- _WRITTEN REQUEST_: Start at the line containing "How far from the camera can" and transcribe every line exactly through the end of the records below, and only those lines.
=== ROWS ===
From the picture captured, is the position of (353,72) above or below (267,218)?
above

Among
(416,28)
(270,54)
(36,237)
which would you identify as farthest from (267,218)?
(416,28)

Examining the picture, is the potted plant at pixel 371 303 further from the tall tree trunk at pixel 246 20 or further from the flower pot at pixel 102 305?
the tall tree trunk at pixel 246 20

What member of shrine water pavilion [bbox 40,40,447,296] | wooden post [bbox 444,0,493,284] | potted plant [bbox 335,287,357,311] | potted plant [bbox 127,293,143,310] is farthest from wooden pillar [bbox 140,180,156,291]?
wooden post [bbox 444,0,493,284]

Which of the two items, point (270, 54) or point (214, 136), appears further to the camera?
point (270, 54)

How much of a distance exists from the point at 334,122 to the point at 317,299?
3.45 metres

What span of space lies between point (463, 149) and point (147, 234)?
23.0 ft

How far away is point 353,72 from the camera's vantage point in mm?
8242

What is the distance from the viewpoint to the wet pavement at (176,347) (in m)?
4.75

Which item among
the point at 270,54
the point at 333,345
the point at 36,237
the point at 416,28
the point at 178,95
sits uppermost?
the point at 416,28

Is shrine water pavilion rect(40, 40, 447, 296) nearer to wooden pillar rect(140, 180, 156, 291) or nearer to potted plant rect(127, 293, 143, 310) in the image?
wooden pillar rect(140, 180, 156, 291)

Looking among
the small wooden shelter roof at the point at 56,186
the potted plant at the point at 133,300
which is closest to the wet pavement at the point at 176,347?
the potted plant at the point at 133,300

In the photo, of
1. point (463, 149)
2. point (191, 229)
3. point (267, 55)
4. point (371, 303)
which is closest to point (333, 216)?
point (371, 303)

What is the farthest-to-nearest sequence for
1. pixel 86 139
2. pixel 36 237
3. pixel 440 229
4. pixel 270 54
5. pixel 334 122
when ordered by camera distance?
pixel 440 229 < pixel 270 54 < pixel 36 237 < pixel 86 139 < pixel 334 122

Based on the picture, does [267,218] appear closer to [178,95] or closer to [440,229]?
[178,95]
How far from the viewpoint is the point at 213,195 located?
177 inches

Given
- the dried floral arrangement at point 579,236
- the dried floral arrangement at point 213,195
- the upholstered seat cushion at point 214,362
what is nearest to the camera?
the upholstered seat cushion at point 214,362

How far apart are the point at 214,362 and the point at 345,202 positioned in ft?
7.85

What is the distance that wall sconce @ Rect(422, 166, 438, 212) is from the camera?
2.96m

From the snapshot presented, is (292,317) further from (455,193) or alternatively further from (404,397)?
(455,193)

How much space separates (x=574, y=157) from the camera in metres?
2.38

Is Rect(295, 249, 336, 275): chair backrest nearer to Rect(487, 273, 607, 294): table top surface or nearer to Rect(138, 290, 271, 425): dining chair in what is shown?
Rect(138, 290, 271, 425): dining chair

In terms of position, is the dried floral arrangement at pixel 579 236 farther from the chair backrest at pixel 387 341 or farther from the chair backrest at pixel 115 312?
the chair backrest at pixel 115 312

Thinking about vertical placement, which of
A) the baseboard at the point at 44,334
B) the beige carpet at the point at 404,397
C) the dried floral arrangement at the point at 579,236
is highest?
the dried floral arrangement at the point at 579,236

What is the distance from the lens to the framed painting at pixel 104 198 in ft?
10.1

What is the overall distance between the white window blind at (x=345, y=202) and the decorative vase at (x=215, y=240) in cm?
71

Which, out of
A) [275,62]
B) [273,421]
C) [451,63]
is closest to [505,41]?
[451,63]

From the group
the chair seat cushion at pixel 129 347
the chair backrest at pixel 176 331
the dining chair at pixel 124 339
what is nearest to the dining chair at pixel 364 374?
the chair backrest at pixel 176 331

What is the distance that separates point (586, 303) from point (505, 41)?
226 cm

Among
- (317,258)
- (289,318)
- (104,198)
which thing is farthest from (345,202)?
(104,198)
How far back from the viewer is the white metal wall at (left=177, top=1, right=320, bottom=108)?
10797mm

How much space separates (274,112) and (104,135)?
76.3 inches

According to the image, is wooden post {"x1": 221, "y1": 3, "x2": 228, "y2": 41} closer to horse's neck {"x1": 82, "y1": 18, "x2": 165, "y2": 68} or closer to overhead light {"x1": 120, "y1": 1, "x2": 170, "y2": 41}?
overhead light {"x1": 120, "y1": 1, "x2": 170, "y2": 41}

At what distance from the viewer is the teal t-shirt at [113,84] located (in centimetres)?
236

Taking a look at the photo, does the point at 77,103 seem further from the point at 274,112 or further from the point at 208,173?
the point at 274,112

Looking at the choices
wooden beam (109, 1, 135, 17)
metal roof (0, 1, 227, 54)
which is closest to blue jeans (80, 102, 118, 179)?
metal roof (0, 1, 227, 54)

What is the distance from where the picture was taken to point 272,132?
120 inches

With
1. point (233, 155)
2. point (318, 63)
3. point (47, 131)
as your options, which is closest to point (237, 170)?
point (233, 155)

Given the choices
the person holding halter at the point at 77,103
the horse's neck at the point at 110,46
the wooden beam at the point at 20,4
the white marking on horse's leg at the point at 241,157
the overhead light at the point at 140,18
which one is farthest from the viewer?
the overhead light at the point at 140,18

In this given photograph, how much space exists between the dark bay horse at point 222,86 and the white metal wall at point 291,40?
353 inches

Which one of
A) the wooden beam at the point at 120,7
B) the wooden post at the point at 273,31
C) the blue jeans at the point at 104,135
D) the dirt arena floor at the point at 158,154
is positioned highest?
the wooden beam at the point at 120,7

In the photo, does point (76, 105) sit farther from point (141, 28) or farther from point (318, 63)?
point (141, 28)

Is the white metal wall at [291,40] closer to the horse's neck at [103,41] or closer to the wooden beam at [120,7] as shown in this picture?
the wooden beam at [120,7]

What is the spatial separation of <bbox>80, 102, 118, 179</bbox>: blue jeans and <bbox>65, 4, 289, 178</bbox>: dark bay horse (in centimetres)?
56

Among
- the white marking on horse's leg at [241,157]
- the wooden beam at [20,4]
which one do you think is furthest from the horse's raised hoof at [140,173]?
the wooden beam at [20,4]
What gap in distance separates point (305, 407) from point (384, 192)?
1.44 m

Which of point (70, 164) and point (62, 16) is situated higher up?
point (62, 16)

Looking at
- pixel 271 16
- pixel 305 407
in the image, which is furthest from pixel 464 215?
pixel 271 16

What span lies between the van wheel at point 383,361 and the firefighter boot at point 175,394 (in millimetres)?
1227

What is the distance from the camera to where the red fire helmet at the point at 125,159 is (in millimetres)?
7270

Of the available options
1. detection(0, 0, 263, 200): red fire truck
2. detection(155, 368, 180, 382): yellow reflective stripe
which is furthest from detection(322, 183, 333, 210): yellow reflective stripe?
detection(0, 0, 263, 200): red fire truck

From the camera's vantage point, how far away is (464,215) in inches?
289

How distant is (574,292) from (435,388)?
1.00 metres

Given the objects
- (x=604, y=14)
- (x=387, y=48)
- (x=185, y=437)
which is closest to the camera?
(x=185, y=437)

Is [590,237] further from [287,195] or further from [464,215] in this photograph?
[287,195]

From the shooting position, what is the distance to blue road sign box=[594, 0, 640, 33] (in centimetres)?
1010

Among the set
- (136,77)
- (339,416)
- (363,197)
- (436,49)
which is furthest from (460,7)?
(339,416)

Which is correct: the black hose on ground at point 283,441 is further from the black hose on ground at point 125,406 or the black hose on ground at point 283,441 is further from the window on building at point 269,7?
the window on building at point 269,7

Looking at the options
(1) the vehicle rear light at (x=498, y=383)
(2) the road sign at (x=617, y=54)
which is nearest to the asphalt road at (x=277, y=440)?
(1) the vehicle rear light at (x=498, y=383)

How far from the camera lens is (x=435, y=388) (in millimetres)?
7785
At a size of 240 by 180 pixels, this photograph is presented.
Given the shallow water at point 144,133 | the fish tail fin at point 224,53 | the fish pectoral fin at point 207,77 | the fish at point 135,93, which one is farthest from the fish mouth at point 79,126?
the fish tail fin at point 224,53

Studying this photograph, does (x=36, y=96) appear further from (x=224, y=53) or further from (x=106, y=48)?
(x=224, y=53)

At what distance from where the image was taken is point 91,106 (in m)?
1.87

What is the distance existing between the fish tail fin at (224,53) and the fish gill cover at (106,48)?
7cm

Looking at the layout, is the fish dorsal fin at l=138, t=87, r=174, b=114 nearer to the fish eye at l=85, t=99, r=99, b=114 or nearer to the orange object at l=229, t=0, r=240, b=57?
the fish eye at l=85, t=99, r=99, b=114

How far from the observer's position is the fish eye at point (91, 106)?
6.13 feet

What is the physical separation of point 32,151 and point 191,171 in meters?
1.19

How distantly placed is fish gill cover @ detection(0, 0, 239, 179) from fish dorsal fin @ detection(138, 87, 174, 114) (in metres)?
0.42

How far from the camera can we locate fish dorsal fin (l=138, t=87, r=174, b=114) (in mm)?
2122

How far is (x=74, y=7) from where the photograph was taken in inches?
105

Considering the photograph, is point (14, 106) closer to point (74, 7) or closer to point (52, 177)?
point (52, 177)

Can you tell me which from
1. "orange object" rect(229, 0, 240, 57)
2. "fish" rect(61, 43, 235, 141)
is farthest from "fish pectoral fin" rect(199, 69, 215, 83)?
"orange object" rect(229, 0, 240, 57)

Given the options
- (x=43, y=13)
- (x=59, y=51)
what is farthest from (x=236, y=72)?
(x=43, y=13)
===
- _ANSWER FOR THIS EXERCISE_:
How far from the camera can we locate fish dorsal fin (l=138, t=87, r=174, b=114) (in mm)?
2122

How far is (x=74, y=7) from where the photograph was taken in inches?
105

Considering the photograph, is point (14, 106) closer to point (74, 7) or closer to point (52, 177)?
point (52, 177)

Can you tell me which from
1. "orange object" rect(229, 0, 240, 57)
2. "fish" rect(61, 43, 235, 141)
is farthest from "fish pectoral fin" rect(199, 69, 215, 83)?
"orange object" rect(229, 0, 240, 57)

Given the options
- (x=43, y=13)
- (x=59, y=51)
what is farthest from (x=236, y=72)?
(x=43, y=13)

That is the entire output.